→ PROBLEM TO WORK ON: Change "Round" to "Square" in the rows below and write every row out again with nothing else altered, leaving out the pictures.
+ + + +
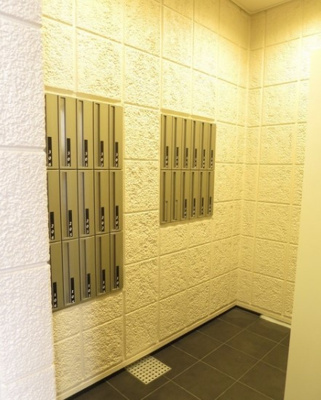 【その他共用部分】 | ルテ山崎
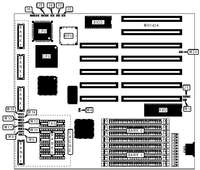 MAGITRONICS   A-B341H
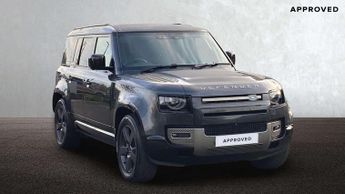Land Rover Defender X-Dynamic HSE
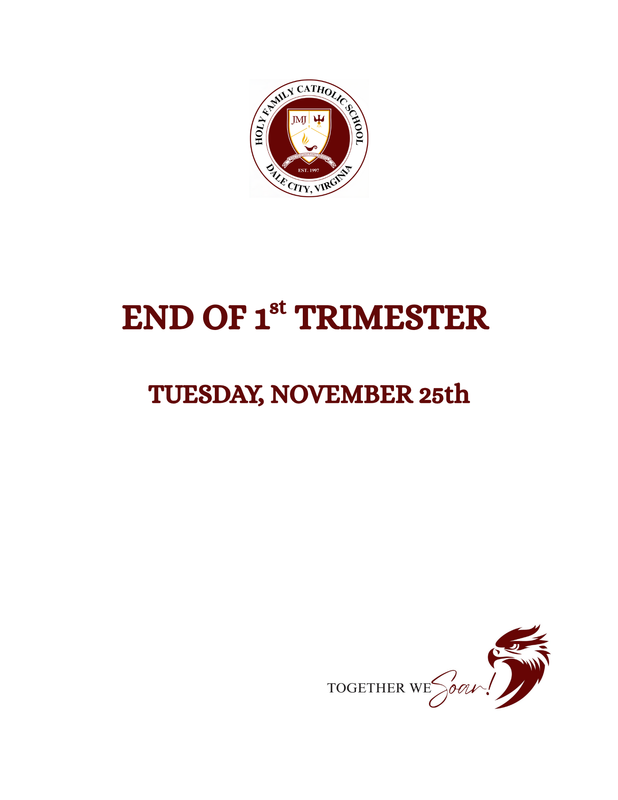 End of 1st Trimester Featured Photo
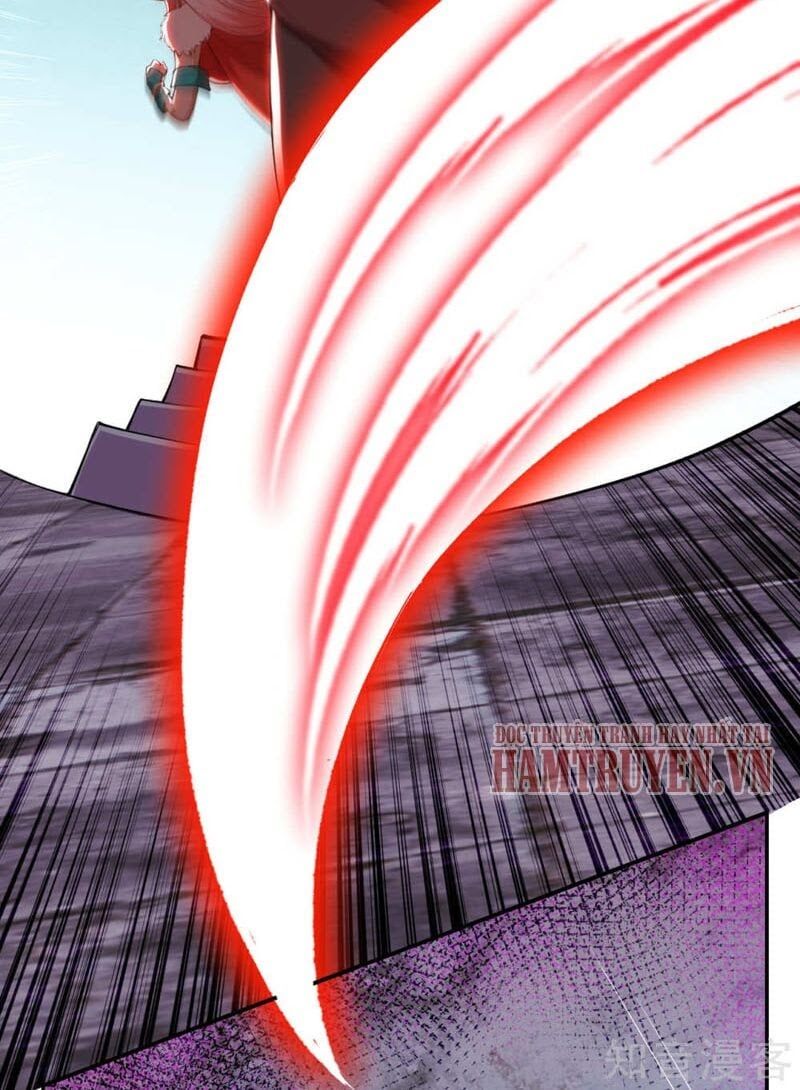 đọc truyện Nghịch Thiên Tà Thần Chương 278 ảnh 6 tại Thiên Thai Truyện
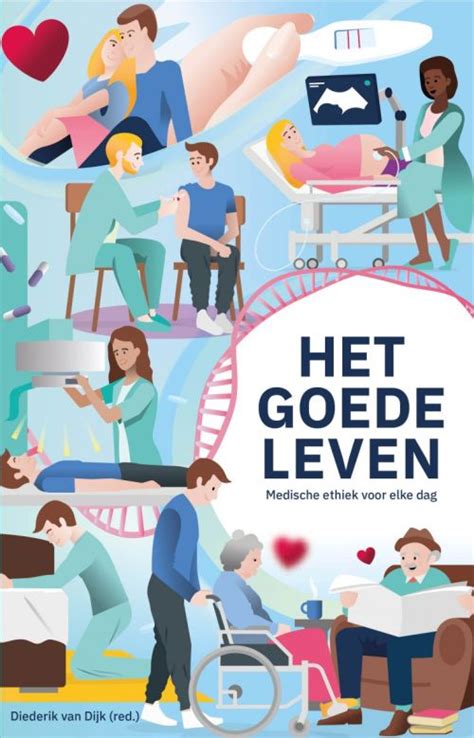 het goede leven koffie de reeks staat onder supervisie van wina born Reader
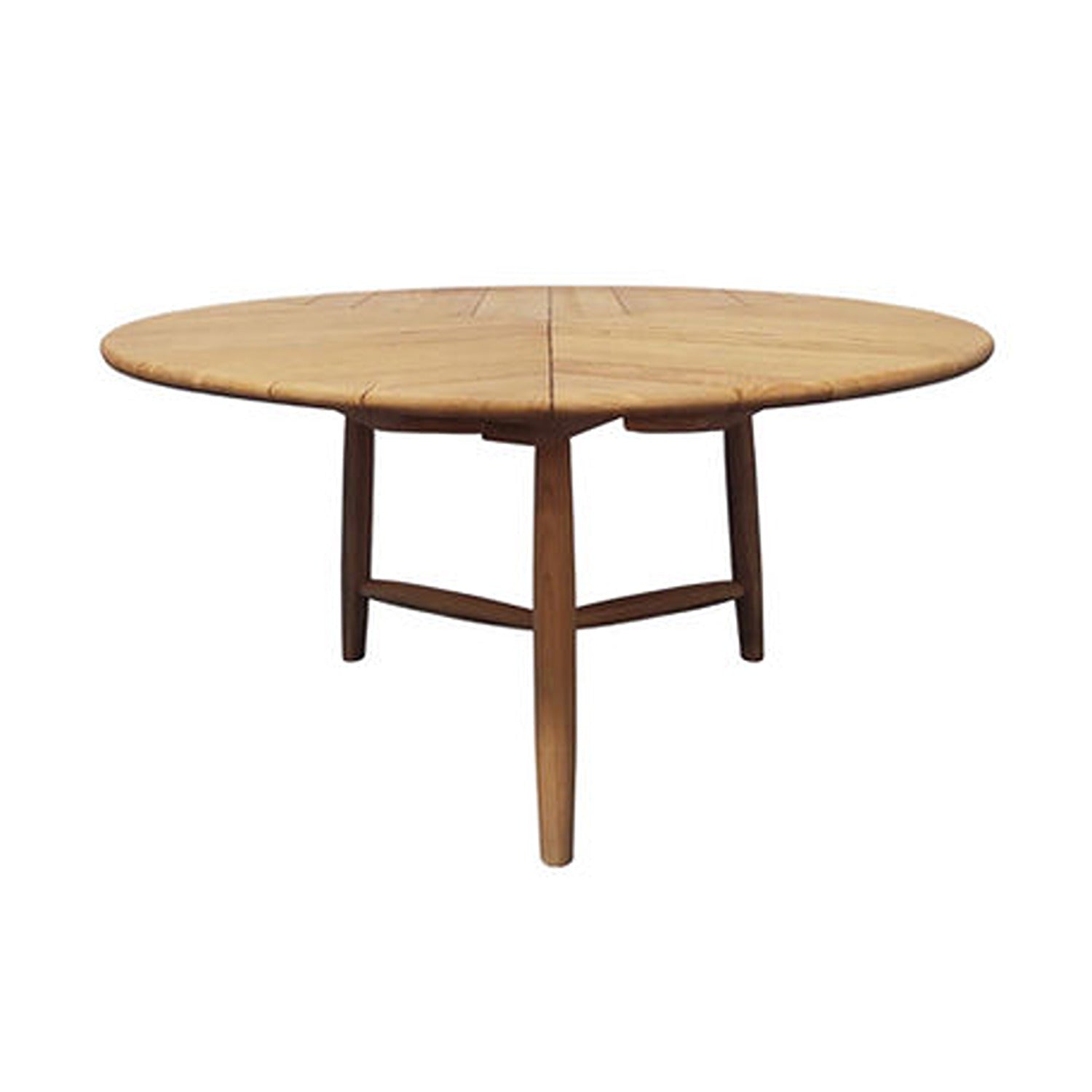 Verdin Round Dining Table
+ + + +
→ OUTPUT FOR THIS TASK:
 【その他共用部分】 | ルテ山崎
 MAGITRONICS   A-B341H
Land Rover Defender X-Dynamic HSE
 End of 1st Trimester Featured Photo
 đọc truyện Nghịch Thiên Tà Thần Chương 278 ảnh 6 tại Thiên Thai Truyện
 het goede leven koffie de reeks staat onder supervisie van wina born Reader
 Verdin Square Dining Table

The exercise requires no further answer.